Trivia: In the scene where Scarlet goes to look for Dr. Meade to help her with Melanie's delivery she goes to the hospital and encounters all the wounded soldiers. For this scene, the filmmakers were unable to get enough extras so for the injured soldiers lying in the distance they used dummies. The extras lay beside the dummies and by using strings, the filmmakers were able to move the arms and legs making it look like the dummy was moving.


Trivia: The Burning of Atlanta scene was shot long before filming started on Gone with the Wind and indeed before either of the actors were cast in the role of Rhett and Scarlet. The purpose of this was to clear the lot so the sets for the movie could be built. The buildings being burnt were sets from other films, the most noticeable being the huge gates featured in the original King Kong movie. The two actors in this scene were simply stunt doubles who doubled for Vivien Leigh and Clark Gable.


Trivia: George Cukor was the original director for the film and worked on it for 2 years. He was fired 2 weeks into production and was replaced by Victor Fleming.

Trivia: Cammie King, the child actress who played Bonnie Blue Butler, could not stop blinking during the filming of her funeral scene, when she is obviously supposed to be dead. A mask of her face was made, and the scene was finally filmed with the actress wearing the mask.


Trivia: Even though Barbara O'Neil plays Vivien Leigh's mother in the movie, she was only three years older than Leigh.

Trivia: In the fire scene, you can actually see the set of King Kong burning (the huge gates that King Kong came through). The huge fire was made by burning all the old spare wooden sets on the MGM lot.

Trivia: When Scarlett is heard gagging after hungrily eating the radish at the ruins of Tara, it is actually Olivia De Havilland who is making the sound. Vivienne Leigh thought it was unladylike to make such a grotesque sound and refused to pretend to vomit.

Trivia: Gone with the Wind was the longest film to win the Academy Award for Best Picture, at 3h 56m. It was also the first colour film to win Best Picture.

Trivia: In the scene at the Atlanta bazaar, Rhett and Scarlett are dancing a waltz at one point. For the closeup shots, the two actors were put on a spinning platform so they could stand still but appear to be dancing.
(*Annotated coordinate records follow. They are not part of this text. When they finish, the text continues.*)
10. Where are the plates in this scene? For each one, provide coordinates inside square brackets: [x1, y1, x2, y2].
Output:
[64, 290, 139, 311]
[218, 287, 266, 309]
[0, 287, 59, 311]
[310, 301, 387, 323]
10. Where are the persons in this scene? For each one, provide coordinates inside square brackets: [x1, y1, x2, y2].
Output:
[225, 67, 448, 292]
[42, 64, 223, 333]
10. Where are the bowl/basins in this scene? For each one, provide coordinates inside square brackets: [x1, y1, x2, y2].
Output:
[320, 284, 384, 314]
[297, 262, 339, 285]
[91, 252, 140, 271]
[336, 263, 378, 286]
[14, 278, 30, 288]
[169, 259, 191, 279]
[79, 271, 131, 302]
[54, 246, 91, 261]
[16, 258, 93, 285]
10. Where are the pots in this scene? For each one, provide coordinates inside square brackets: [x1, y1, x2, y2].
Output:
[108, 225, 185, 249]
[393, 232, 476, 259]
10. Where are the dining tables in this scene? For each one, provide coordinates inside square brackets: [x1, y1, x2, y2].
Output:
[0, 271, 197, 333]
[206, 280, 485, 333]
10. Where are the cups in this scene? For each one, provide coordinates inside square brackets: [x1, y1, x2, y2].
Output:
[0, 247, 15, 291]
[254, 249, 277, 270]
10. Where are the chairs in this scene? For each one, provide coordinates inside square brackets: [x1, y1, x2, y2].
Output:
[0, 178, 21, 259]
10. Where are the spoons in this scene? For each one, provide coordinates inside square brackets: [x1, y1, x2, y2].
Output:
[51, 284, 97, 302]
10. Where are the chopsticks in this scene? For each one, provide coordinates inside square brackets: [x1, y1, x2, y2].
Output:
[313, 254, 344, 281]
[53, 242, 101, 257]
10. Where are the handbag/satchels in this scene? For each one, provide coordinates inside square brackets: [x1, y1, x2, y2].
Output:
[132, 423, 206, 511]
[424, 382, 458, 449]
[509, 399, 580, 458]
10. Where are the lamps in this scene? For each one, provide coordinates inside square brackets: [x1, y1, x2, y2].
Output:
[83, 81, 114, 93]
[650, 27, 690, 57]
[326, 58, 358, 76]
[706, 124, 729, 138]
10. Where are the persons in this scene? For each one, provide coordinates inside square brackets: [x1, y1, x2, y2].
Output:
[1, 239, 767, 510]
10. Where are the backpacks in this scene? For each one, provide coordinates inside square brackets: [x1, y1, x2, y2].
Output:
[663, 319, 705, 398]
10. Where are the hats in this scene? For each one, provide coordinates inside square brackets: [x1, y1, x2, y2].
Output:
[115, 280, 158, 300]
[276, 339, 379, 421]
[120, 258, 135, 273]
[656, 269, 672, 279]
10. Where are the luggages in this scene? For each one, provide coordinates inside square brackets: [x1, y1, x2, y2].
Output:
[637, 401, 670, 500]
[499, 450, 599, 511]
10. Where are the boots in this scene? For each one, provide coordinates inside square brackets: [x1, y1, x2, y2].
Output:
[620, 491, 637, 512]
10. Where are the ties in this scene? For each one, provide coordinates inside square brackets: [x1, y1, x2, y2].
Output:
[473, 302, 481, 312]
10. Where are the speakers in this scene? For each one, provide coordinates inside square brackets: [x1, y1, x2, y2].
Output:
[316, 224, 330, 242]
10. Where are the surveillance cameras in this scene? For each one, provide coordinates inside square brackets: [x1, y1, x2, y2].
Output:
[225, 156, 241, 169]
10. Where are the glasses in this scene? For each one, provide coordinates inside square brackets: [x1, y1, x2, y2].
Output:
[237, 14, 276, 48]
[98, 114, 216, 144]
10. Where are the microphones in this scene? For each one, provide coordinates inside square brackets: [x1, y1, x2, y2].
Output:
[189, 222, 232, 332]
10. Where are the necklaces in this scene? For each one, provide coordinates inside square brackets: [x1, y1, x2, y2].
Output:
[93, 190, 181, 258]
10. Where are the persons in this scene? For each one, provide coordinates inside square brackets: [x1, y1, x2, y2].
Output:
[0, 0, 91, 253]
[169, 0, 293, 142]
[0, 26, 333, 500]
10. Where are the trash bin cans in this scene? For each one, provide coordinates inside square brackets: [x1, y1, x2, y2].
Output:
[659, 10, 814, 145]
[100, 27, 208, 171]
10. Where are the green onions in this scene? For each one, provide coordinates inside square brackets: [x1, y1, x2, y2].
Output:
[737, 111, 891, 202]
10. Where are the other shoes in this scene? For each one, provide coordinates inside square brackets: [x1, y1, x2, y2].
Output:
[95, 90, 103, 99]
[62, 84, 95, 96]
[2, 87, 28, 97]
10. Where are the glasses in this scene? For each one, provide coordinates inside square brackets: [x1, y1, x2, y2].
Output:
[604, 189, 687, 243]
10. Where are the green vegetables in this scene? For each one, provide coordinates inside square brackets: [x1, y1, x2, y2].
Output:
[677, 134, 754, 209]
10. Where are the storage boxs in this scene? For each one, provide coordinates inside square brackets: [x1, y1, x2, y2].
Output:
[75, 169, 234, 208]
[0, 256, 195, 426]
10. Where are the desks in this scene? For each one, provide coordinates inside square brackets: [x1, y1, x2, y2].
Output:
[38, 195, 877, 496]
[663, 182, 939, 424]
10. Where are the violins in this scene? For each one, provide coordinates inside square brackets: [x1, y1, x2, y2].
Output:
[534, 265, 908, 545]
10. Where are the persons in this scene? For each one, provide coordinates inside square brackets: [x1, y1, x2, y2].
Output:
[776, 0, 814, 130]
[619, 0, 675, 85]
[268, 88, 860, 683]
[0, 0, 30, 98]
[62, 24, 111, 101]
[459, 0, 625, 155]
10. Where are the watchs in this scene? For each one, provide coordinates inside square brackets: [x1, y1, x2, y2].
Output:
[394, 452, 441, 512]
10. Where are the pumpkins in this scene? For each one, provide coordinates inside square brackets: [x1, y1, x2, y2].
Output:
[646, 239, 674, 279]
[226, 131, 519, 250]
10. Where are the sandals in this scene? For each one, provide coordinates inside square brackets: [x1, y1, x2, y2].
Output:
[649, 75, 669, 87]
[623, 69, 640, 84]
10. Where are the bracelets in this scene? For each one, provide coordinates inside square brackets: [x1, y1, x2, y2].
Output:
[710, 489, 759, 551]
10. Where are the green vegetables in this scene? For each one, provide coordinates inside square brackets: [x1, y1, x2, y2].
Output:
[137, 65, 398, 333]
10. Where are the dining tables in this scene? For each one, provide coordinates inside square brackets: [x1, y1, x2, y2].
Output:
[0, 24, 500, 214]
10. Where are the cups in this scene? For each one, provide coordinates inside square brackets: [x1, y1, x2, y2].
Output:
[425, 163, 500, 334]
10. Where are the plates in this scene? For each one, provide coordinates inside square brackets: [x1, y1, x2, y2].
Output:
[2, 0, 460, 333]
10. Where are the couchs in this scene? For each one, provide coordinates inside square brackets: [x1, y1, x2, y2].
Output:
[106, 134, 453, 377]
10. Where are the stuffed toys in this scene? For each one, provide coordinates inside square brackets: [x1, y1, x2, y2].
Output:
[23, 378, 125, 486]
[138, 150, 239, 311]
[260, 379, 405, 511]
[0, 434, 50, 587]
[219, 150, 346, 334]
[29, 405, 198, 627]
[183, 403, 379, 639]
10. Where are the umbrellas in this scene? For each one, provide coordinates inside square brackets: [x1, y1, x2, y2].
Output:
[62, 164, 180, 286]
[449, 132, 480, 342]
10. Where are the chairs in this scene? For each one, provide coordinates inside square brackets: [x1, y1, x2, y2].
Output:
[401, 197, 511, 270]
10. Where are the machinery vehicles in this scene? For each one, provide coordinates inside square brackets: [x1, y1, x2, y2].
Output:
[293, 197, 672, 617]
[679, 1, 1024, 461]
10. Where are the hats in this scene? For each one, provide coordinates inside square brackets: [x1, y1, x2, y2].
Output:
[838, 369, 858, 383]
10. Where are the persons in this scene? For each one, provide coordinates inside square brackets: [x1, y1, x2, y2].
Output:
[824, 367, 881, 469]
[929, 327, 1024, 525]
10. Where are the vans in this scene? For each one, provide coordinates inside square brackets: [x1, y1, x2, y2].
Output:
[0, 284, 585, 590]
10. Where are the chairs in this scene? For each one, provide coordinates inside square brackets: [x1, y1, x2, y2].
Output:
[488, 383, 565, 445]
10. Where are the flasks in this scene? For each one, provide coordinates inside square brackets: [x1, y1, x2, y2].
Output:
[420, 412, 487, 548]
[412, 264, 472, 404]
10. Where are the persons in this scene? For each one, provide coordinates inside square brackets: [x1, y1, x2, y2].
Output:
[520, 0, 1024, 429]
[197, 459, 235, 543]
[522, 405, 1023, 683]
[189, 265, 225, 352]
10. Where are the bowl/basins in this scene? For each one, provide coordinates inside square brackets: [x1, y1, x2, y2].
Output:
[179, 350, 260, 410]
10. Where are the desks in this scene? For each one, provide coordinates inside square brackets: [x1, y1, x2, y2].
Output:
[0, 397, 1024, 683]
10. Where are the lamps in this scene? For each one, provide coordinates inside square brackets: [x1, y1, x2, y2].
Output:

Trivia: Scarlett O'Hara's bank, Atlanta National, was an actual bank that today is part of Wachovia. Ironically, their most famous fictional customer is controlled by their archrival, SunTrust, which administers the novel as trustee for the Mitchell estate.

Trivia: Laura Hope Crews, who played "Aunt Pittypat" was an old friend of Clark Gable. While he was working a job in Portland, Oregon she encouraged him to try his hand at Hollywood, helping launch his career.

Trivia: Under pressure from MGM, the Hays office changed its rules shortly before the film's release to allow certain words when used in an historical or literary context - thus allowing GWTW to be released with the word "damn" intact.

Trivia: Bette Davis turned down the role of Scarlett when it was offered to her. She hated the script and thought the film was destined to fail at the box office, and she thought that Rhett Butler was going to be played by Errol Flynn, whom she loathed and with whom she refused to work.


Trivia: Another story about that famous "Frankly my dear ..." line is that the censors agreed to permit it only if the emphasis wasn't on "damn." This is probably one of the few times censorship improved a movie.

Bob Blumenfeld

Trivia: When Rhett pulls up in front of the house where Scarlett, Melanie, and Prissy are waiting, he says to the horse, "Whoa, Marse Robert!" Marse Robert was one of the nicknames of Confederate General Robert E. Lee.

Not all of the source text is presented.